The ‘Bank of Mum and Dad’ gets into full swing as parents try to set up their grown-up children with homes.
A third of parents with children in their 20s have remortgaged or are planning to remortgage to help their offspring.
Furthermore, over half of parents with children aged 18 to 30 have taken a loan or plan to do so to aid their children financially, according to research by The Children's Mutual.
| 16% of parents expect their children to remain financially dependent into their thirties and beyond |
Only 7% of parents said they would not fund their adult children in any way.
David White, chief executive of The Children's Mutual, said: “These figures unveil the stark reality of the cost of being a parent.
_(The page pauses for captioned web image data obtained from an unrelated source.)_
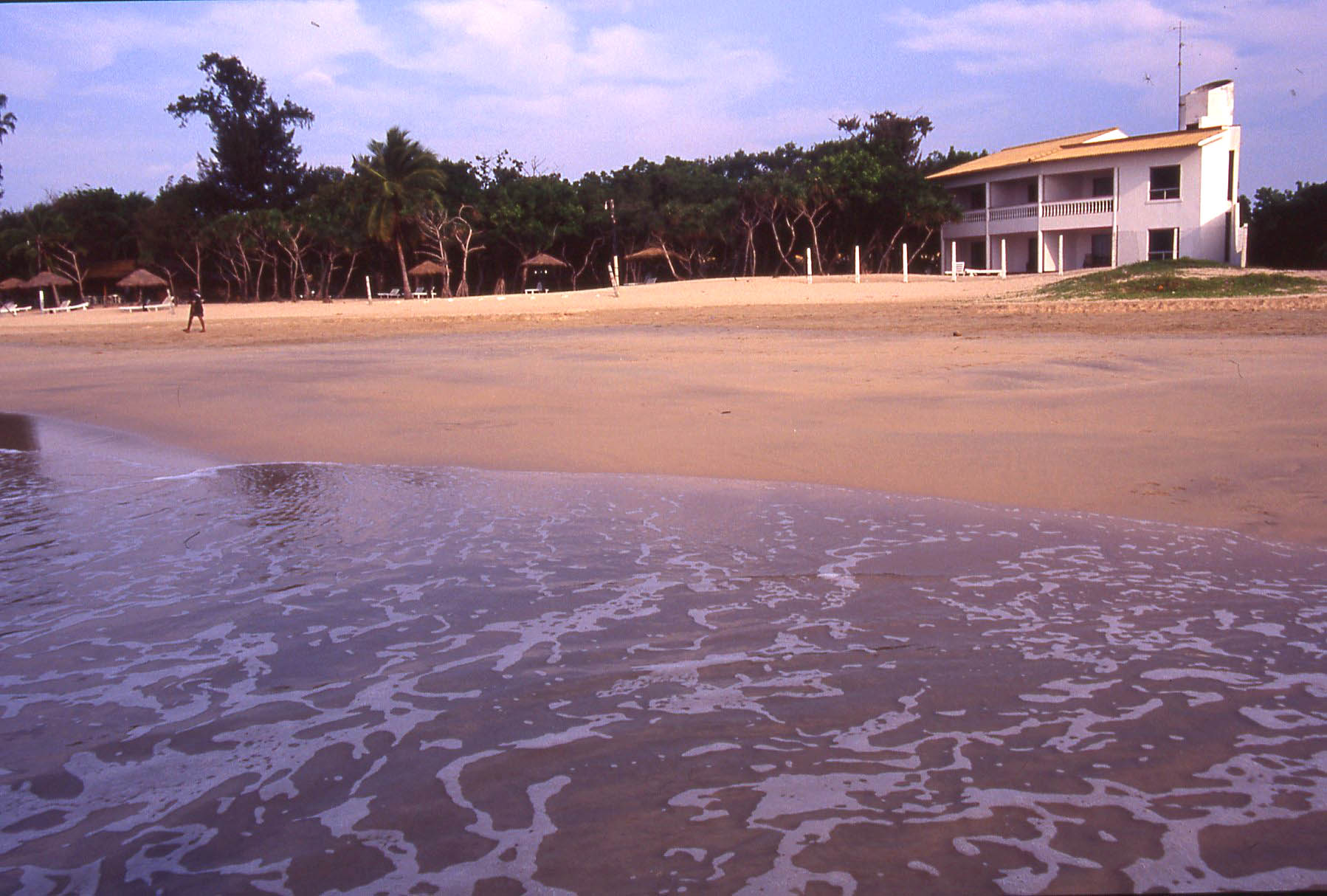 Nilaveli Beach, nr Trincomalee © JonoVernon-Powell.com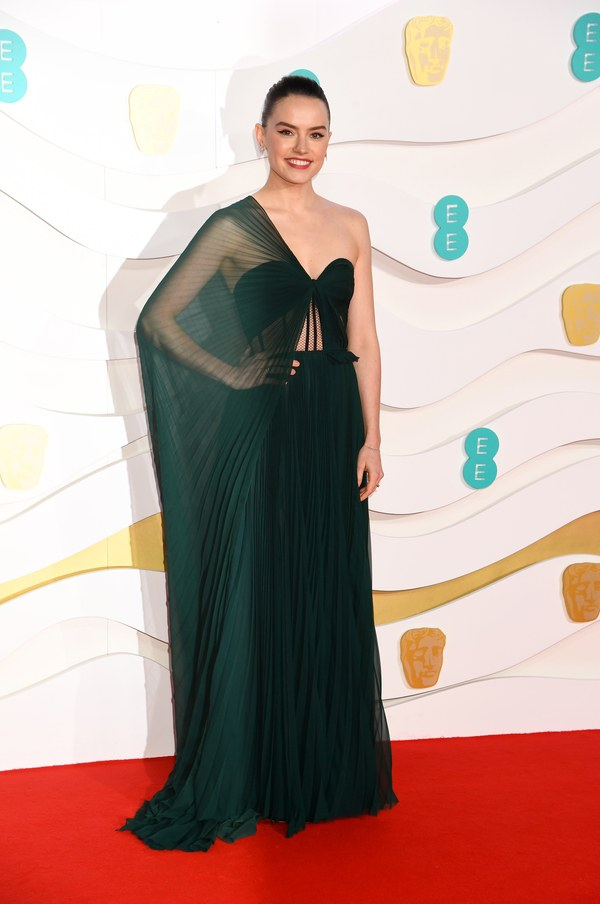 the-best-dressed-celebrities-at-the-2020-baftas-theravelist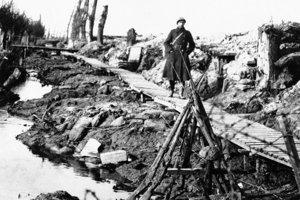 Vojakom pomáhal aj provizórny drevený chodník cez blato.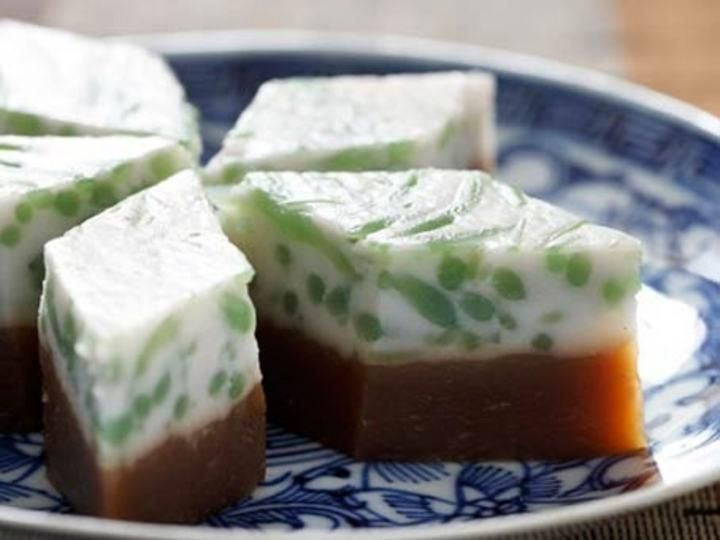 Aromatic palm sugar syrup is used to make the base of this kueh before spreading the chendol on the top layer.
“No longer does turning 18 mean financial independence - in fact 16% of parents questioned expected their child to remain financially dependent on them into their thirties and beyond.”
He added the message for parents with young children was to save early.
A third of parents are offering support for bills and 48% had offered their children money to help with general living costs.
Some 14% of parents gave their children money to pay off debts.
Chris Eagle, commercial manager at Creditchoices.co.uk, said: “Last week the Council of Mortgage Lenders reported the number of loans to first-time buyers was at a two-year high in December.
“With the average first-time buyer mortgage being at 75% loan-to-value and needing a £38,000 deposit, it is unsurprising children are looking to the Bank of Mum and Dad for help.”